-- REQUIRED TASK --
Can you reproduce each line of the records below word for word, omitting the pictures?
* start LISTED ENTRIES *
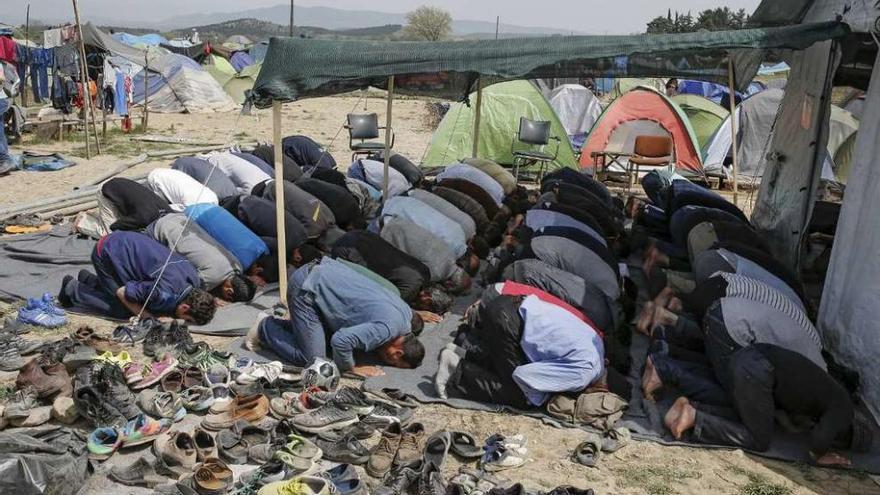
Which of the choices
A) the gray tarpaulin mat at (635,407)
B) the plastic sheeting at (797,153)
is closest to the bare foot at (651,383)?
the gray tarpaulin mat at (635,407)

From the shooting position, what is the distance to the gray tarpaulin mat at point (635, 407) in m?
4.36

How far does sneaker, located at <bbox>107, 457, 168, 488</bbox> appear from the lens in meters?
3.86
* end LISTED ENTRIES *
-- COMPLETE RESPONSE --
Which of the choices
A) the gray tarpaulin mat at (635,407)
B) the plastic sheeting at (797,153)
is closest to the bare foot at (651,383)?
the gray tarpaulin mat at (635,407)

From the shooting position, what is the distance to the gray tarpaulin mat at point (635, 407) in m?
4.36

How far does sneaker, located at <bbox>107, 457, 168, 488</bbox> appear from the lens in meters?
3.86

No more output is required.